Nicht mehr ganz so soft abgestimmt, vermittelt sie ein etwas besseres Gefühl fürs Vorderrad, setzt aber nach wie vor zu sehr auf Komfort. Bei zügiger Gangart, besonders auf schlechten Straßen und unter Einsatz der einteiligen Vierkolbenstopper aus der YZF-R1, geraten die Dämpfungsreserven noch immer zu schnell an ihre Grenzen. Die Hinterradbremse verfügt über einen neuen, einteilig gegossenen Zweikolben-Sattel. Dank ihres sensiblen Ansprechverhaltens lässt sie sich gezielt bis zur Blockiergrenze dosieren und hilft außerdem Gewicht sparen. Insgesamt speckten die Ingenieure die XJR um sechs Kilogramm ab.

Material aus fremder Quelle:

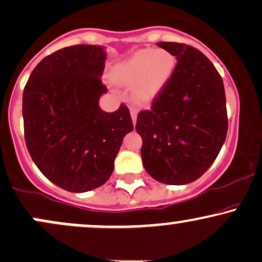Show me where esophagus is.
I'll list each match as a JSON object with an SVG mask.
<instances>
[{"label": "esophagus", "mask_w": 262, "mask_h": 262, "mask_svg": "<svg viewBox=\"0 0 262 262\" xmlns=\"http://www.w3.org/2000/svg\"><path fill=\"white\" fill-rule=\"evenodd\" d=\"M130 116H132V121H133V124L135 125V123H137V117H138V112L132 108L130 110Z\"/></svg>", "instance_id": "esophagus-1"}]
</instances>
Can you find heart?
Masks as SVG:
<instances>
[{
  "instance_id": "1",
  "label": "heart",
  "mask_w": 262,
  "mask_h": 262,
  "mask_svg": "<svg viewBox=\"0 0 262 262\" xmlns=\"http://www.w3.org/2000/svg\"><path fill=\"white\" fill-rule=\"evenodd\" d=\"M175 68L176 58L170 52L143 49L114 65L111 79L119 86H134V100L138 103H149L170 82Z\"/></svg>"
}]
</instances>
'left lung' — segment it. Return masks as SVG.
I'll return each mask as SVG.
<instances>
[{"instance_id": "obj_1", "label": "left lung", "mask_w": 262, "mask_h": 262, "mask_svg": "<svg viewBox=\"0 0 262 262\" xmlns=\"http://www.w3.org/2000/svg\"><path fill=\"white\" fill-rule=\"evenodd\" d=\"M176 56L175 73L137 118L146 172L166 185L196 181L209 169L228 130L224 85L204 54L186 44L160 41Z\"/></svg>"}]
</instances>
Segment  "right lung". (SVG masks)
<instances>
[{
    "label": "right lung",
    "mask_w": 262,
    "mask_h": 262,
    "mask_svg": "<svg viewBox=\"0 0 262 262\" xmlns=\"http://www.w3.org/2000/svg\"><path fill=\"white\" fill-rule=\"evenodd\" d=\"M107 59L102 45H73L35 66L23 91L27 148L49 181L70 192L107 182L123 138L133 130L125 104L104 112L101 77Z\"/></svg>",
    "instance_id": "1"
}]
</instances>
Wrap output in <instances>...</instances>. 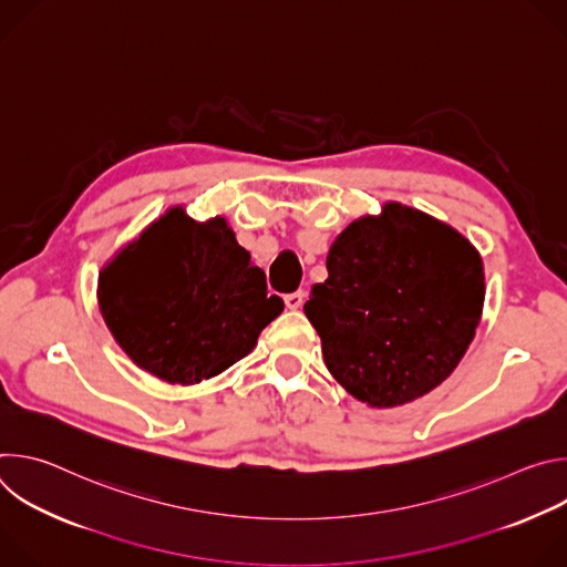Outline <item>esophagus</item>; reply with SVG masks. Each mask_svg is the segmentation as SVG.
Returning a JSON list of instances; mask_svg holds the SVG:
<instances>
[{
  "mask_svg": "<svg viewBox=\"0 0 567 567\" xmlns=\"http://www.w3.org/2000/svg\"><path fill=\"white\" fill-rule=\"evenodd\" d=\"M302 302H305V291H293V293H287V296H285L287 309H300Z\"/></svg>",
  "mask_w": 567,
  "mask_h": 567,
  "instance_id": "1",
  "label": "esophagus"
}]
</instances>
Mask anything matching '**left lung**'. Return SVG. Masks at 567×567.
Returning <instances> with one entry per match:
<instances>
[{
    "instance_id": "1",
    "label": "left lung",
    "mask_w": 567,
    "mask_h": 567,
    "mask_svg": "<svg viewBox=\"0 0 567 567\" xmlns=\"http://www.w3.org/2000/svg\"><path fill=\"white\" fill-rule=\"evenodd\" d=\"M326 265L305 313L354 399L394 409L451 377L484 305L482 258L460 230L385 202L337 235Z\"/></svg>"
}]
</instances>
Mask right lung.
Masks as SVG:
<instances>
[{"instance_id":"obj_1","label":"right lung","mask_w":567,"mask_h":567,"mask_svg":"<svg viewBox=\"0 0 567 567\" xmlns=\"http://www.w3.org/2000/svg\"><path fill=\"white\" fill-rule=\"evenodd\" d=\"M99 307L141 370L195 385L245 359L285 302L221 215L173 206L103 267Z\"/></svg>"}]
</instances>
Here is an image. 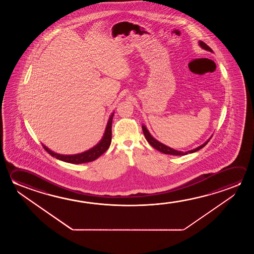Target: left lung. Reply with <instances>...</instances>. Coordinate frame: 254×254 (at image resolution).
I'll return each mask as SVG.
<instances>
[{"mask_svg":"<svg viewBox=\"0 0 254 254\" xmlns=\"http://www.w3.org/2000/svg\"><path fill=\"white\" fill-rule=\"evenodd\" d=\"M199 45L202 49L207 50V51H210V52H212V49H211L210 47L207 46L204 42L199 41ZM141 127H142V131H143V133H144V136H145L146 140L148 141V142L150 143V145L153 147L154 149L158 150V151H160V152H162V153L169 154V155H175V156H183V155H187L188 153H193V152H195V151L199 150L200 149H202L203 147L206 145L208 141H210V139H211V138H210V139H208L207 141H205L204 144L198 146L197 148H195L194 150H188V151L183 152V151H180V150H175V149H172L170 147L165 145V144H163L161 142H159V141H157L155 138L151 136V134H150V132L148 131V129L146 128L145 126L142 125L141 126Z\"/></svg>","mask_w":254,"mask_h":254,"instance_id":"1","label":"left lung"}]
</instances>
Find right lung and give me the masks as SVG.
Returning <instances> with one entry per match:
<instances>
[{
	"mask_svg": "<svg viewBox=\"0 0 254 254\" xmlns=\"http://www.w3.org/2000/svg\"><path fill=\"white\" fill-rule=\"evenodd\" d=\"M114 113H113L108 123L105 128L104 136L95 147H93L90 150H87L82 153L75 154V155H61V154L55 153L52 150H50L46 146L43 145L48 153L50 154L52 157L58 158L59 160H62L64 162L71 163V164H82V163L91 162L96 160V158H99L102 154H104L106 150H108L109 147L111 145L112 141V123H113V118Z\"/></svg>",
	"mask_w": 254,
	"mask_h": 254,
	"instance_id": "right-lung-1",
	"label": "right lung"
}]
</instances>
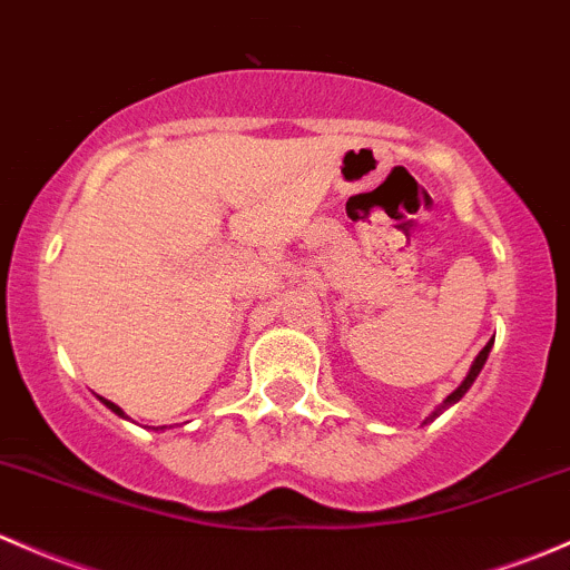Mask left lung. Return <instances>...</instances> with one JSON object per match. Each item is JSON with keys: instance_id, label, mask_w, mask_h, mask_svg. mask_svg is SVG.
<instances>
[{"instance_id": "1", "label": "left lung", "mask_w": 570, "mask_h": 570, "mask_svg": "<svg viewBox=\"0 0 570 570\" xmlns=\"http://www.w3.org/2000/svg\"><path fill=\"white\" fill-rule=\"evenodd\" d=\"M491 344H494V341H489V344L483 346V350H481V355H478V357H475V363H472V368H470V374H466V380L461 382V385L456 387V391H453L451 395H448V399H445V404H442L440 410H436V412H431V415H429V421H434V417L440 415L442 410H448V406H451V404H456V401L461 399V395H464L466 391H470V385H472V382H475V376L481 374L483 363H487V357H489V350H491Z\"/></svg>"}]
</instances>
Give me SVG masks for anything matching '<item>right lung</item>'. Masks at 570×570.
Masks as SVG:
<instances>
[{
    "label": "right lung",
    "instance_id": "add662e5",
    "mask_svg": "<svg viewBox=\"0 0 570 570\" xmlns=\"http://www.w3.org/2000/svg\"><path fill=\"white\" fill-rule=\"evenodd\" d=\"M104 404H106V406H109V410H111V412H117V415H122V417H125V412H122V410H119V406H117V404H111V401H109V399H104ZM160 429H164V426H160Z\"/></svg>",
    "mask_w": 570,
    "mask_h": 570
}]
</instances>
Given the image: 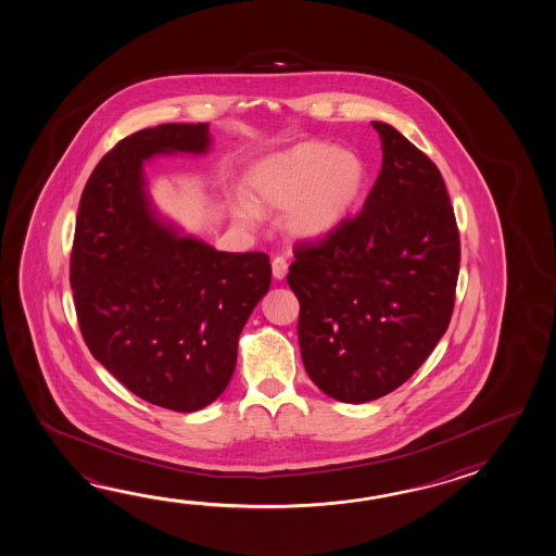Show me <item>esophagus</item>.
Returning <instances> with one entry per match:
<instances>
[{
	"instance_id": "1",
	"label": "esophagus",
	"mask_w": 556,
	"mask_h": 556,
	"mask_svg": "<svg viewBox=\"0 0 556 556\" xmlns=\"http://www.w3.org/2000/svg\"><path fill=\"white\" fill-rule=\"evenodd\" d=\"M271 269H274L275 279H285V275L289 271V264H287L285 257L277 255V257H274V262H271Z\"/></svg>"
}]
</instances>
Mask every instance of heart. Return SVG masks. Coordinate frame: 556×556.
Returning a JSON list of instances; mask_svg holds the SVG:
<instances>
[{
	"instance_id": "1",
	"label": "heart",
	"mask_w": 556,
	"mask_h": 556,
	"mask_svg": "<svg viewBox=\"0 0 556 556\" xmlns=\"http://www.w3.org/2000/svg\"><path fill=\"white\" fill-rule=\"evenodd\" d=\"M245 186L260 208L287 211L285 223L292 235L318 240L343 225L359 205L367 166L353 150L308 140L260 160L250 167ZM236 215L245 225L257 220L250 203H240Z\"/></svg>"
}]
</instances>
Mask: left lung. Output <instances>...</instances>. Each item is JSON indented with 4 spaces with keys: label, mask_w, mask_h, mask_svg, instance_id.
Instances as JSON below:
<instances>
[{
    "label": "left lung",
    "mask_w": 556,
    "mask_h": 556,
    "mask_svg": "<svg viewBox=\"0 0 556 556\" xmlns=\"http://www.w3.org/2000/svg\"><path fill=\"white\" fill-rule=\"evenodd\" d=\"M382 167L361 213L294 244L287 282L301 304L312 382L363 404L399 389L447 331L460 240L438 166L387 123H370Z\"/></svg>",
    "instance_id": "left-lung-1"
}]
</instances>
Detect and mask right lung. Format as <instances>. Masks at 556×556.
Here are the masks:
<instances>
[{
    "instance_id": "add662e5",
    "label": "right lung",
    "mask_w": 556,
    "mask_h": 556,
    "mask_svg": "<svg viewBox=\"0 0 556 556\" xmlns=\"http://www.w3.org/2000/svg\"><path fill=\"white\" fill-rule=\"evenodd\" d=\"M208 125H160L101 157L79 199L70 285L91 355L150 404L195 412L235 372L238 338L271 285L264 252L228 254L154 220L142 162L203 154Z\"/></svg>"
}]
</instances>
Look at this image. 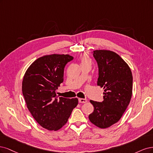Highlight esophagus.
<instances>
[{
	"instance_id": "34e87169",
	"label": "esophagus",
	"mask_w": 153,
	"mask_h": 153,
	"mask_svg": "<svg viewBox=\"0 0 153 153\" xmlns=\"http://www.w3.org/2000/svg\"><path fill=\"white\" fill-rule=\"evenodd\" d=\"M87 100L85 99V98H79V102L80 103H86L87 102Z\"/></svg>"
}]
</instances>
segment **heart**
<instances>
[{
  "label": "heart",
  "mask_w": 153,
  "mask_h": 153,
  "mask_svg": "<svg viewBox=\"0 0 153 153\" xmlns=\"http://www.w3.org/2000/svg\"><path fill=\"white\" fill-rule=\"evenodd\" d=\"M80 61L82 66L85 65H91V61L90 58L86 53H83L81 55Z\"/></svg>",
  "instance_id": "obj_1"
}]
</instances>
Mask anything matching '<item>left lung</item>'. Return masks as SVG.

In puncto Komfort und Ausstattung hat die Yamaha dagegen zugelegt. So bietet der neu geformte Tank sauberen Knieschluss, ohne dass störende Kanten permanenten Druck auf die Innenseite der Oberschenkel ausüben. Die Hebeleien für Kupplung und Bremse sind jeweils fünffach verstellbar und günstiger gekröpft, das Lenkschloss sperrt zu beiden Seiten und im Notfall sorgt eine Warnblinkanlage für die nötige Aufmerksamkeit. Alles Kleinigkeiten, fürwahr. Die aber in der Summe den feinen Unterschied ausmachen.